REPUBLIKA.CO.ID, JAKARTA -- Koordinator nasional Jaringan Pendidikan Pemilih untuk Rakyat (Kornas JPPR) Sunanto menyebut, pemilih pemula dan pemilih dari kalangan milenial sangat menentukan kemenangan calon presiden (capres) dan calon wakil presiden (cawapres) di pilpres 2019. Kubu pengusung capres-cawapres diimbau untuk memberikan pendidikan politik yang baik bagi kelompok pemilih milenial.
"Pemilu 2019 akan diikuti oleh sekitar 40 persen pemilih usia 17 hingga 35 tahun, yang sering disebut pemilih milenial. Dan mereka akan sangat menentukan kemenangan di pemilu 2019," kata Sunanto kepada wartawan, Rabu (5/9).
Pria yang akrab disapa Cak Nanto ini, mengatakan pemilih milenial akan menjadi bagian penting dalam pergulatan isu perpolitikan di 2019. Karena itulah kelompok pemilih milenial ini, ia anggap sangat menentukannya bukan hanya dari jumlahnya, tapi juga kompetensi literasi di bidang teknologi informasi. "Pemilih milenial akan menjadi bagian penting isu perpolitikan di tanah air. Mereka sangat aware dan beragam perkembangan informasi di media sosial," katanya.
Dan wajah kepemimpinan Indonesia di 2019, baik Presiden dan wakil presiden, juga anggota DPR, DPD, Dan DPRD akan ditentukan oleh 40 persen pemilih Millenial ini. Sedangkan 40 persen pemilih pemula akan menggunakan media sosial sebagai rujukan informasi termasuk soal substansi kampanye politik yang dilakukan oleh para kandidat. Atas dasar itu, JPPR berharap kualitas dan kompetensi literasi pemilih pemula semakin berkualitas.

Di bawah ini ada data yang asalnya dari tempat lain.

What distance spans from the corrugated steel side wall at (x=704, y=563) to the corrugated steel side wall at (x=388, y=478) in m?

"Sebagai kornas JPPR, saya mengimbau kepada seluruh peserta pemilu 2019 untuk memberi pendidikan politik yang terbaik bagi kelompok pemilih milenial," imbuh Cak Nanto.
Cak Nanto merujuk pada Asosiasi Penyelenggara Jasa Internet Indonesia (APJII) pada 2017. Berdasarkan hasil survei APJII, pengguna internet terbesar dikisaran usia 19 sampai 34 tahun, atau sebesar 49,52 persen. Presentasi pengguna terbanyak adalah usia di rentang 13 sampai 18 tahun yang mencapai 75,5 persen.
Berpijak dari data di atas, kata dia, sudah barang tentu parpol berebut pengaruh untuk mendulang suara-suara mereka. Dengan mengemas kandidat secara popular, menurutnya, pemilih milenial yang mendapatkan mayoritas informasi dari ponsel pintar, akan sangat mudah menyebarkan foto dan video melalui tautan media sosial.
"Mereka akan menjadi penentu seberapa jauh jangkauan informasi masing-masing kandidat dapat diterima secara pasti jatidirinya. Bagaimana rekam jejak calon, apakah pernah terlibat masalah atau tidak bermula dari informasi di ponsel pintar tersebut," tegas Cak Nanto.
Sebelumnya Komisioner KPU Pramono Ubaid Tanthowi mengatakan pemilih muda atau dikenal pemilih milenial menjadi penentu siapa pemimpin kedepannya dan kemana arah bangsa akan dibangun. Pramono menyebut pemilih milenial ini menurut data KPU, jumlahnya mencapai 70-80 juta dari sekitar 193 juta pemilih. Artinya mencapai 35-40 persen yang memiliki pengaruh besar terhadap hasil pemilu.
Jika mereka tak memberikan hak suaranya maka tentunya sedikitnya akan mempengaruhi legitimasi, karena dukungan publik yang rendah. Untuk itu, kata dia, perlu terus melakukan pencerahan dan pemahaman tentang politik dengan melakukan berbagai macam sosialisasi kepada pemilih muda. "Kami terus berupaya menggandeng komunitas, perguruan tinggi untuk sosialisasi kepada generasi milineal untuk berpartisipasi dalam pemilu," ungkap Pramono.